_Okunacak Bölüm_

​‘Koronavirüs yılı’ maskeleri... Bir parça anı ve tarih

Tasarımcılar bu durumdan faydalanmayı reddediyor... Maske takanlar bu konuda ustalaşıyor

​‘Koronavirüs yılı’ maskeleri... Bir parça anı ve tarih
TT

​‘Koronavirüs yılı’ maskeleri... Bir parça anı ve tarih

​‘Koronavirüs yılı’ maskeleri... Bir parça anı ve tarih

Slovakya Cumhurbaşkanı Zuzana Caputova’nın insanların önüne yüzünün yarısını kaplayan ve elbisesiyle aynı renkte olan maskesi ile çıkması tartışmalara yol açtı. Bazıları Caputova’nın modaya ayak uydurmasını takdir ederken bazıları da durumun ciddiyetini küçümsediğini dile getirerek bu durumu hoş karşılamadı. Bunu olumlu karşılamayan kesim söz konusu maskenin sadece bir aksesuar olmadığını, herkese verilmesi ve güvenlik şartlarını sağlaması gereken sağlık araçlarından biri olduğunu savundu.
Maske kullanımının dünyanın dört bir yanına yayılması, yeni bir kültürün oluşacağına ve yakın zamana kadar özgürlük ve güvenlikle sarılan hayatı kapsayan yeni değişikliklerin kaydedileceğine işaret ediyor.
Hiç şüphesiz yüzlerinin yarısını bu maskeler ile örten her milletten ve yaştan insanların fotoğrafları, ‘koronavirüs (Kovid-19) yılı’ olarak bilinen 2020 için sembol olmaya devam edecek. Bununla birlikte çıplak gözle görülemeyen, yaşamlara son veren ve insanları sürekli bir panik halinde yaşamaya sürükleyen virüs karşısında duyulan tüm korku ve endişe akıllara gelecek. İnsanlar dezenfektanlar, karantina, sosyal mesafe ve maskeler dışında bu hastalıkla nasıl savaşacaklarını bilmiyor. Bunun yanı sıra koruyucu maskelerin 2020 yılında koronavirüsün (Kovid-19) patlak vermesiyle ortaya çıkan yeni bir şey olmadığını da belirtmek gerekir.

_Gösterilen Satırlar_

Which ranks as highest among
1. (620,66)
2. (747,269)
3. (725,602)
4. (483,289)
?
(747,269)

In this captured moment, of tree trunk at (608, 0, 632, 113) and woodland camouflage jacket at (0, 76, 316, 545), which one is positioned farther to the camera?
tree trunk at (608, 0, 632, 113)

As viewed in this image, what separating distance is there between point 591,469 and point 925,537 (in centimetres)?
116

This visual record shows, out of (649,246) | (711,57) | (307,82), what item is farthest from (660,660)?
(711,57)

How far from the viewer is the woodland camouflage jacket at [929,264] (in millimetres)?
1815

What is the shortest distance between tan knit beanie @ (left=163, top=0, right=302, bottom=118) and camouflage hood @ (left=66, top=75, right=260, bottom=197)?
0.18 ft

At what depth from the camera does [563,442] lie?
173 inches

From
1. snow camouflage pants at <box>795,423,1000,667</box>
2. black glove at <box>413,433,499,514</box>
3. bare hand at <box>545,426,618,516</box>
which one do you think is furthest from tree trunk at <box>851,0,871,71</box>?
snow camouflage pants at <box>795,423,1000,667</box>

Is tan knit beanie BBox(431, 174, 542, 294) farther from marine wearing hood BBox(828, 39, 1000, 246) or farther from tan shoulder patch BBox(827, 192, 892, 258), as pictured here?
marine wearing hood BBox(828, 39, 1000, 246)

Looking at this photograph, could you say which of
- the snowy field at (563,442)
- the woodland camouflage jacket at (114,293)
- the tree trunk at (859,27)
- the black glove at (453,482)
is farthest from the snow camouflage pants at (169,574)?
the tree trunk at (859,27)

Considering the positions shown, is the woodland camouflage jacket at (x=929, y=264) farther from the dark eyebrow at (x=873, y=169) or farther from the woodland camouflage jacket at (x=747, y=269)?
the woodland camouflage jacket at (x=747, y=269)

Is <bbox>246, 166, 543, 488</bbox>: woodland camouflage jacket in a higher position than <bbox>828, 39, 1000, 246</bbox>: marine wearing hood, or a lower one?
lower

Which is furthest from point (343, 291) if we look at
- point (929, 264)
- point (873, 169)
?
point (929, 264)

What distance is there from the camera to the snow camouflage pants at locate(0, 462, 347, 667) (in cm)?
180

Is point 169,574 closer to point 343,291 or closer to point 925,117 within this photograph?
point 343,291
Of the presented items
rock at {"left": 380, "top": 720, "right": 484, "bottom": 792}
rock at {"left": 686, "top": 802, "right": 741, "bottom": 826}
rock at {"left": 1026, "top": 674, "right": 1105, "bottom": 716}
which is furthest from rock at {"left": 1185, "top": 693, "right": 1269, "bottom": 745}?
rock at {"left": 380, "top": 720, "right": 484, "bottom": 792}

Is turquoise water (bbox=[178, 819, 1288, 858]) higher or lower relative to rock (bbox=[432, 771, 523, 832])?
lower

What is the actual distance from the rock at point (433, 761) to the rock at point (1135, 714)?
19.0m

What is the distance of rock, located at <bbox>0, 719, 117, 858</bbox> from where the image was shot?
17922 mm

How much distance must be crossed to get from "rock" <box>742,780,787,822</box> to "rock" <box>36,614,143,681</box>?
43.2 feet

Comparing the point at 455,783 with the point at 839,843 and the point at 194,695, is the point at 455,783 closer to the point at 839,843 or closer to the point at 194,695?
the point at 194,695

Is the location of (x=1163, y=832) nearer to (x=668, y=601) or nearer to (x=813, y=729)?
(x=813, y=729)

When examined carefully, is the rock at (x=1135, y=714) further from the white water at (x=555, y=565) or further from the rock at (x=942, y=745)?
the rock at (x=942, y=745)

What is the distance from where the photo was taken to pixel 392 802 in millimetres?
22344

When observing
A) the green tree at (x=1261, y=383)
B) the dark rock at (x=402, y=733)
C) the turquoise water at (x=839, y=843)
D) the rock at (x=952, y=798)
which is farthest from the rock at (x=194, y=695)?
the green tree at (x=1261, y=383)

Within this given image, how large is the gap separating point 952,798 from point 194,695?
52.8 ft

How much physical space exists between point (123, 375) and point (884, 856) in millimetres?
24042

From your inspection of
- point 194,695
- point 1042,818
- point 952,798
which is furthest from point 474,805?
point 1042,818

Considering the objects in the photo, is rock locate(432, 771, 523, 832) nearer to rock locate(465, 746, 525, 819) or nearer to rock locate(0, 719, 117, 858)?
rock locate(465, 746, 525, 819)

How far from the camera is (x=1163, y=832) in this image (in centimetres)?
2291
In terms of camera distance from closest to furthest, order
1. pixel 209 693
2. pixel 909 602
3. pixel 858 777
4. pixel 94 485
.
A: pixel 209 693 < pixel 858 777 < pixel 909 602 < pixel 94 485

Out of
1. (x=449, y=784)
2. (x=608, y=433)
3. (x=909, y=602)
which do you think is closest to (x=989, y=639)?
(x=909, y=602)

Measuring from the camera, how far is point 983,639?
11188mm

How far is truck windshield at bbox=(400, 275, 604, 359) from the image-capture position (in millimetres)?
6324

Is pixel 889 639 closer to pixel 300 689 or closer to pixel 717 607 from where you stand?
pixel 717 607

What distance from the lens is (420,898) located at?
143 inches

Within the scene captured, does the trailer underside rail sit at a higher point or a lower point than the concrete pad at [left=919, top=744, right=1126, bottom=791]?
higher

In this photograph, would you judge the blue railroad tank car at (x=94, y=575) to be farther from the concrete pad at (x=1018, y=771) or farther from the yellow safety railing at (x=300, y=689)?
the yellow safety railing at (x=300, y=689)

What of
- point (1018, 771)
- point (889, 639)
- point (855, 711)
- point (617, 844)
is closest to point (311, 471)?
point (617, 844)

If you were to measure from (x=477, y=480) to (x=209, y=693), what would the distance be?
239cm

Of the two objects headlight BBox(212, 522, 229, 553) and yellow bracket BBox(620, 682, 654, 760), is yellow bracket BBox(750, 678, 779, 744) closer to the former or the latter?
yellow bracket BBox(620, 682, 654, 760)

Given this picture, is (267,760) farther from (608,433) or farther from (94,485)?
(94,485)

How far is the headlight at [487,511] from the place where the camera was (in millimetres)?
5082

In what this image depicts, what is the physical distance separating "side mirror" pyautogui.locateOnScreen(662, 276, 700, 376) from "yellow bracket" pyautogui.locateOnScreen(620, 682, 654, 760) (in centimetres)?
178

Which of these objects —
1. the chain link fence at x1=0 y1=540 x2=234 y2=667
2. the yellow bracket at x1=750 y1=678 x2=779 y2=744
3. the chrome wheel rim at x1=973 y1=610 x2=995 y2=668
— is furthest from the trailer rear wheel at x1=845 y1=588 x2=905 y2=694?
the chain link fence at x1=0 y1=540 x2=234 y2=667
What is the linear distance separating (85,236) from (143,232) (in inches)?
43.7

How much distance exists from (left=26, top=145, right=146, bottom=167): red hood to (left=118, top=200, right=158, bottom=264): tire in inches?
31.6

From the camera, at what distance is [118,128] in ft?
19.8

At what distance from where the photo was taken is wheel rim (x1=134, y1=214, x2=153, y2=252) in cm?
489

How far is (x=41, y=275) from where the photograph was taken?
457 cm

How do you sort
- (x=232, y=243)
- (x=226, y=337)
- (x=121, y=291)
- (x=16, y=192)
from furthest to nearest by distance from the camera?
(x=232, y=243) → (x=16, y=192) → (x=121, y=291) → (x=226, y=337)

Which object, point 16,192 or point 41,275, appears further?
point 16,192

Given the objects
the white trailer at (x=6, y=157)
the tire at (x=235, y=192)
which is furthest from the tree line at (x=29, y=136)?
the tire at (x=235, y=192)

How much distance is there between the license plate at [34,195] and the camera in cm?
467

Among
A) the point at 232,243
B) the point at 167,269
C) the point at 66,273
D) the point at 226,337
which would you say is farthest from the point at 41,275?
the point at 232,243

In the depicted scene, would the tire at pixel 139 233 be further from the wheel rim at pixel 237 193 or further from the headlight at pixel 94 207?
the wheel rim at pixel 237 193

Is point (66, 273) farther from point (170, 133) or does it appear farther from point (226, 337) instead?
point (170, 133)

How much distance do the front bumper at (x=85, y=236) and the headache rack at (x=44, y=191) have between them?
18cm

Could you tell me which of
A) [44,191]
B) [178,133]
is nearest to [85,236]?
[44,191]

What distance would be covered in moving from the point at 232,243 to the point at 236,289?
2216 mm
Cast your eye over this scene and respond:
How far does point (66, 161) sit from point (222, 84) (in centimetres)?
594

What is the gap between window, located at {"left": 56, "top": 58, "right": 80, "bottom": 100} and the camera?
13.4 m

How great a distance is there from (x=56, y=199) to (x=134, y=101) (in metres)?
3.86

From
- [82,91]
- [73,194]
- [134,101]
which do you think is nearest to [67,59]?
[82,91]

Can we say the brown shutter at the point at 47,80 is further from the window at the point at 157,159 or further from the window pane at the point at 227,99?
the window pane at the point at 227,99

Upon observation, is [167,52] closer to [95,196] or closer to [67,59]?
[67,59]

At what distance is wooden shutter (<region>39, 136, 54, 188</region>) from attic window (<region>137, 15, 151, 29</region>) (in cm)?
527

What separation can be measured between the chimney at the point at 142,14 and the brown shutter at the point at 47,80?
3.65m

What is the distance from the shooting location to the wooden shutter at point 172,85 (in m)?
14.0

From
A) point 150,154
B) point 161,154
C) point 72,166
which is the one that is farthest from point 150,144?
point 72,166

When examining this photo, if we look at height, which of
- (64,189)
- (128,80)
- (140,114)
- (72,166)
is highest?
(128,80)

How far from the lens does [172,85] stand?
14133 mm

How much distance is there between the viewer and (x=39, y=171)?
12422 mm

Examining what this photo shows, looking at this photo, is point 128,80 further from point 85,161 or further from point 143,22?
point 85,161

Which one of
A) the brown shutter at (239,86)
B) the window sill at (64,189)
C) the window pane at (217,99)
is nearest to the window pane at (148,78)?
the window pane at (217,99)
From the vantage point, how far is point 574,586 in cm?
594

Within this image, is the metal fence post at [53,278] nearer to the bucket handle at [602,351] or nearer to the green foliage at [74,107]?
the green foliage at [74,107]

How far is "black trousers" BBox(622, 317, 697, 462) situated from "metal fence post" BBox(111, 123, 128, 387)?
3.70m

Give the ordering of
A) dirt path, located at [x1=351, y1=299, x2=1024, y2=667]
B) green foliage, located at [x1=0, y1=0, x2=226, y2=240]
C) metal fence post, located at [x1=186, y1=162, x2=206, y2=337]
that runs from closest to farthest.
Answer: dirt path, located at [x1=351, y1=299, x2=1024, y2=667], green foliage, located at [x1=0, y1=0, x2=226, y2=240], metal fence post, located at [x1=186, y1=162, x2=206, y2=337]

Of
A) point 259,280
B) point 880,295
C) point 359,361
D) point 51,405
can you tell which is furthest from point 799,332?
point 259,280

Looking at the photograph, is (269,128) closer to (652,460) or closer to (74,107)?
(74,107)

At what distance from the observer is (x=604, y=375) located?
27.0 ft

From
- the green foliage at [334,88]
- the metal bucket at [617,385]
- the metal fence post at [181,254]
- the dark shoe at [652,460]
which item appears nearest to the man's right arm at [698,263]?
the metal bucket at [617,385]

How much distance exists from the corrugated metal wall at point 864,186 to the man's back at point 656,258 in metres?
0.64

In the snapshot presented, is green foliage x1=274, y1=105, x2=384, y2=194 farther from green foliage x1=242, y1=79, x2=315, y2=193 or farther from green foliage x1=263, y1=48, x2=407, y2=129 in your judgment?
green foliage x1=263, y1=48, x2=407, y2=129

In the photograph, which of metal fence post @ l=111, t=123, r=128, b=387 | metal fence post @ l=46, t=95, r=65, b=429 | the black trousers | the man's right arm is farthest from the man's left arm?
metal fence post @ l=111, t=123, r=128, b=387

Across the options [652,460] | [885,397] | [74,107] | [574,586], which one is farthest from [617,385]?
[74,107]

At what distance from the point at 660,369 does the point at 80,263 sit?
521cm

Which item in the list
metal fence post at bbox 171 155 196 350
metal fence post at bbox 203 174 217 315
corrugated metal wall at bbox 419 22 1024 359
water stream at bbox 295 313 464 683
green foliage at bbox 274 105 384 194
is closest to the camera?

_Görevler_
A – Maske yazısına göre Slovakya Cumhurbaşkanı Zuzana Caputova'nın maskesi hangi renkteydi?
B – Satırlardan kaçında "pants" kelimesi geçiyor? Lütfen yalnızca sayıyı yazın.

_Alıştırma Sonuçları_
A – Elbisesiyle aynı renkteydi.

B – 4